━━ Documento di partenza

E così lui, Aldo De Luca, figlio di custode capo, si trovò a essere responsabile di un patrimonio (Caravaggio, Michelangelo, Piero della Francesca, Donatello, Botticelli, Perugino, Pontormo…) che dal giugno 1940 era stato portato al Poggio, in certi casi anche senza imballaggio, e poi in parte trasportato altrove.

Ma lì, nella villa simbolo del Rinascimento, ne erano rimasti comunque tanti di capolavori che a un certo punto, all’avvicinarsi del fronte, si erano trovati in stretta coabitazione con altri tipi di capolavori: le persone in carne e ossa, gli abitanti della piccola Poggio a Caiano, che pensavano logico trovare sicurezza proprio al riparo di quelle antiche mura.

E così la bellezza dell’arte si trovò a doversi confrontare con la paura, e la speranza, di centinaia di esseri umani in attesa che la guerra passasse altrove. La coesistenza tra bellezza e paura è raccontata in un diario tenuto dalle Minime del Sacro Cuore, religiose francescane con casa madre davanti alla Villa.

Si arriva all’agosto 1944. I nazisti in fuga pretendono di portar via quei capolavori. 58 le casse che, in due date diverse, caricano sui loro mezzi. Ed è qui che il trentacinquenne Aldo De Luca, capo custode della Villa, sceglie di fare il suo dovere: prepara una ricevuta delle opere d’arte, che lui aveva in custodia e di cui lui avvertiva la responsabilità. E si fa firmare una ricevuta da chi quei beni stava sottraendo (ovviamente con la scusa di salvarli dalle bombe “nemiche”).

Gesto piccolo, minimo (che però avrà una sua utilità quando quelle casse verranno ritrovate, al confine con l’Austria, e quell’elenco servirà per agevolare la conta dei capolavori da far rientrare a Firenze).

Avrebbe potuto tranquillamente fregarsene, il custode capo, farsi i fatti propri. Nessuno avrebbe potuto criticarlo. Ma scelse di fare la cosa giusta. Seppe tenere dritta la schiena in giorni nei quali farlo non era facile. Un gesto, in giorni difficili, non di eroismo straordinario ma di ordinaria responsabilità.

━━━━
━━ Sezione dati

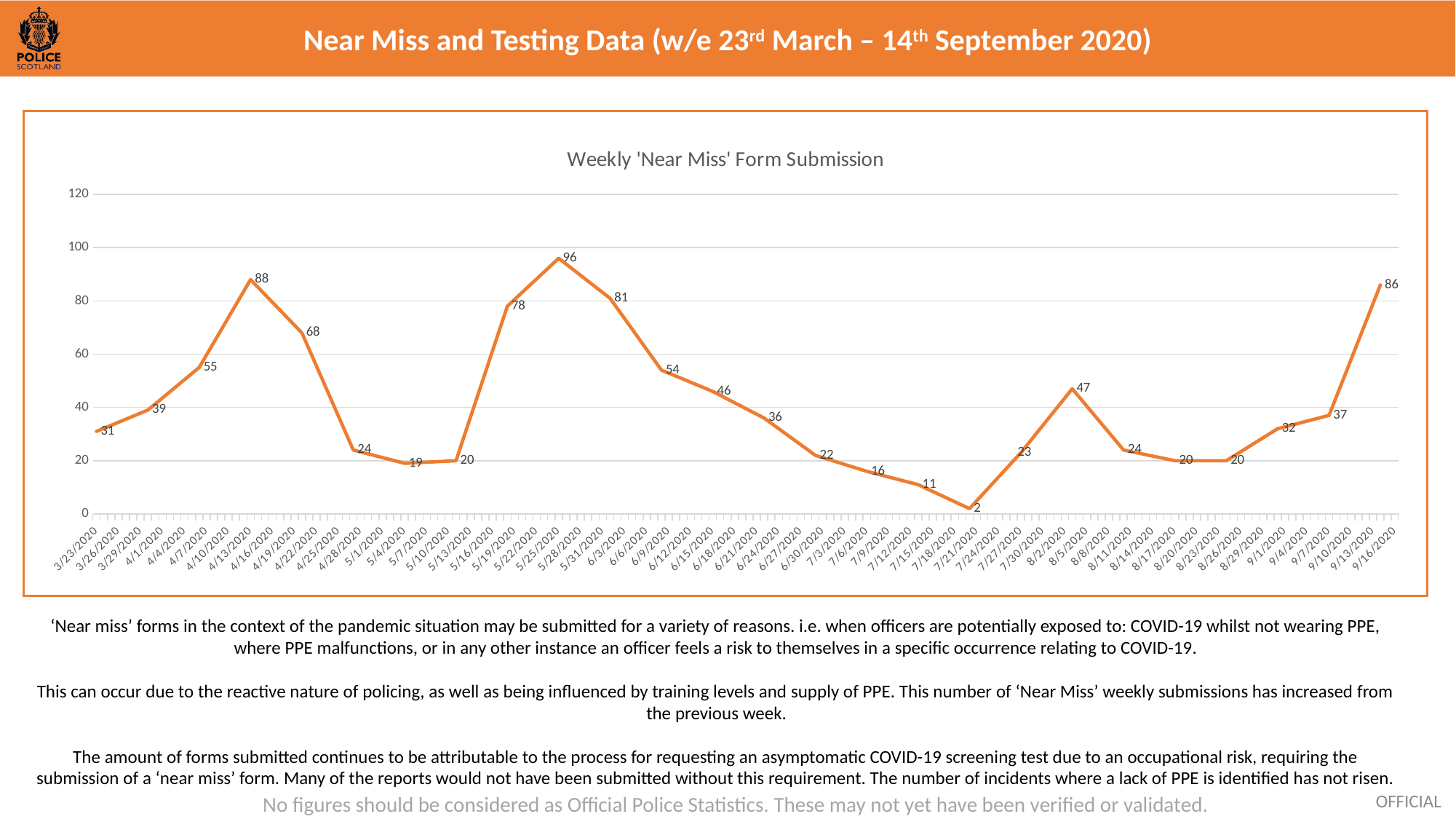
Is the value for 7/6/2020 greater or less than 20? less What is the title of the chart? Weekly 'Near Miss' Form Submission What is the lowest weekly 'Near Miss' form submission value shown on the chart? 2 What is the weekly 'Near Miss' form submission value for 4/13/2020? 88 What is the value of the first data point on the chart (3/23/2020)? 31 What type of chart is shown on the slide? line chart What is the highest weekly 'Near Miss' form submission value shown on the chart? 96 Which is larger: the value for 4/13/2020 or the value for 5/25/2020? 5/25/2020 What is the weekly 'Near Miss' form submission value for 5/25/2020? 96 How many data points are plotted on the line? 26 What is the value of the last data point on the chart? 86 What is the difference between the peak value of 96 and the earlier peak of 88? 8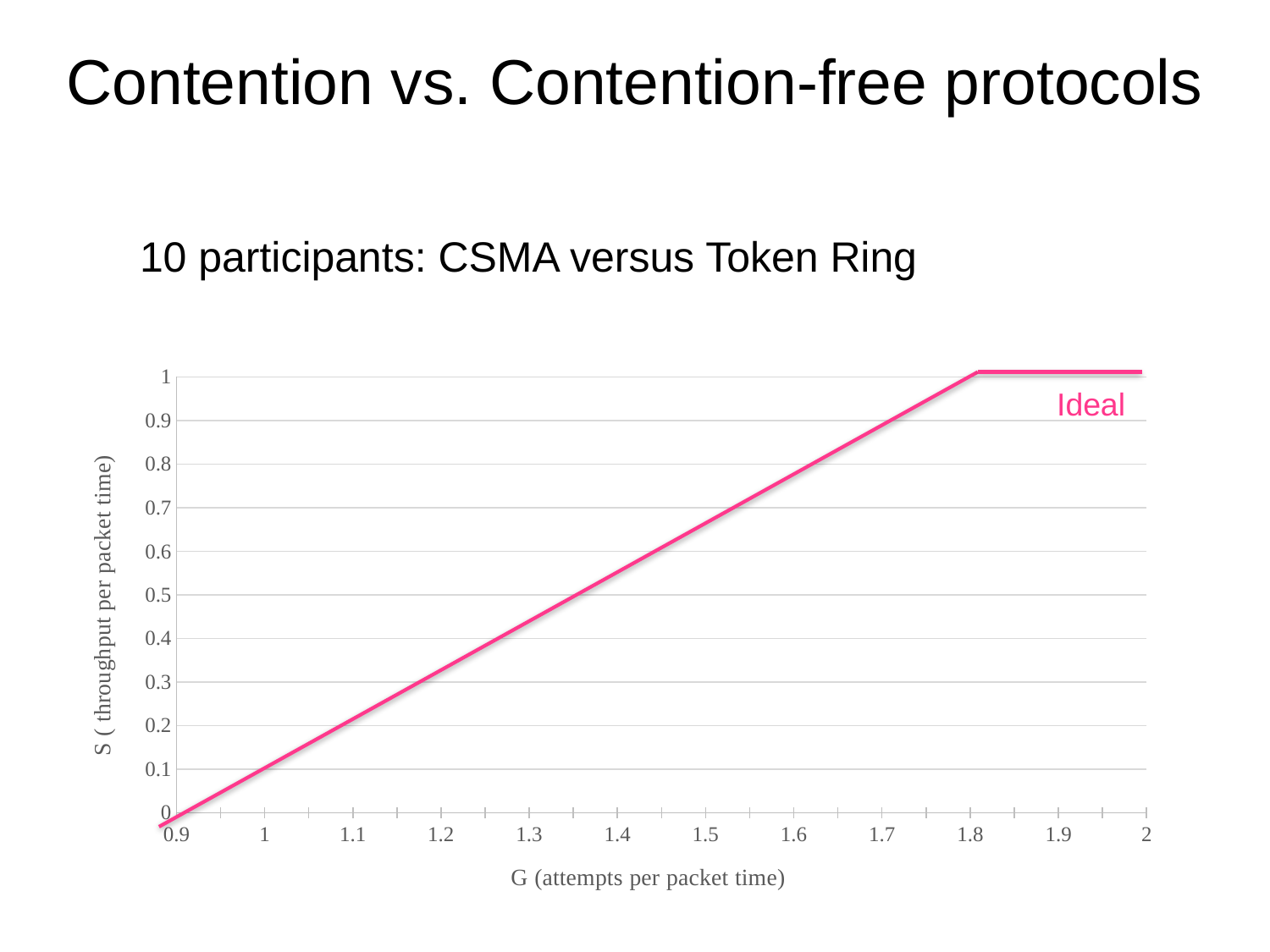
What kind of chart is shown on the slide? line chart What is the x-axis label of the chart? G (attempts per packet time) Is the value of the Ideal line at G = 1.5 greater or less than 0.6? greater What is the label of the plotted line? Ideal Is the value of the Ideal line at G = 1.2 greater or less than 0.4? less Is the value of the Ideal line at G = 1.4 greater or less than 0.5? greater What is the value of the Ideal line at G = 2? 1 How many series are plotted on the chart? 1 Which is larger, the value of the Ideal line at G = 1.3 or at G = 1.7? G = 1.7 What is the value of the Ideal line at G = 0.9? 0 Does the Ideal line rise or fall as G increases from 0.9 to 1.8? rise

━━━━

→ **Cosa farai**: Ricopia dal brano sul custode Aldo De Luca il passo che comincia con "Gesto piccolo, minimo" e prosegue fino a "rientrare a Firenze).".

→ **Risultato dell'esercizio**:
Gesto piccolo, minimo (che però avrà una sua utilità quando quelle casse verranno ritrovate, al confine con l’Austria, e quell’elenco servirà per agevolare la conta dei capolavori da far rientrare a Firenze).